【2011年6月22日(水) 衆院本会議】
衆議院は22日の本会議で、第177回国会の会期を「70日間延長」し、8月31日(水)までにすることを決めました。国会法13条により、衆院の議決が優先しました。
国会法12条では通常国会(常会)の延長は1回のみですので、
第177回通常国会(常会)の会期は平成23年(2011年)1月24日(月)から同年8月31日(水)までの220日間となりました。
民主党政権での会期の延長は、第174臨時国会以来2度目。
通常国会の延長は2年ぶりで、民主党政権としては初めて。
第71回特別国会(第2次田中角栄内閣)の280日間、第96回通常国会(鈴木善幸内閣)の244日間、第13回通常国会(第3次吉田茂内閣)の235日間、第61回通常国会(第2次佐藤栄作内閣)の222日間に次いで、国会史上(あるいは憲政史上でも)5番目に長い会期の国会となりました。
衆本は、午後1時の設定でしたが、3時間遅れた、午後4時から開かれました。
横路孝弘議長が、「会期を70日間延長して、8月31日までとしたい」と発議。
民主党を代表して「会期延長」の賛成討論に立った高山智司(たかやま・さとし)さんは「(今第177回通常国会では)ここまで67本の閣法、16本の議員立法、12本の条約が通っている」として、野党会派への感謝の念を示しました。「震災復興に与野党はありません」「我々はただひたすら働き続けるしかありません」「震災復興に夏休みなし!会期を8月31日(水)まで延長し、(与野党の)みなさん、全力で働きましょう!」と述べました。

◆ **参考資料**:
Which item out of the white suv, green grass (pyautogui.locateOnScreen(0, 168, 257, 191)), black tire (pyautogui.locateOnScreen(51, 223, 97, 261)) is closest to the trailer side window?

◆ **短い練習 1**:
課題文にある「通常国会の延長は2年ぶりで、民主党政権としては初めて。」という一文を英語に訳してください。
◆ **短い練習 2**:
課題文によると、第177回通常国会の会期は最終的に何日間になりましたか。

◆ **解答全文 1**:
This was the first extension of an ordinary Diet session in two years, and the first under the Democratic Party government.

◆ **解答全文 2**:
2011年1月24日から8月31日までの220日間です。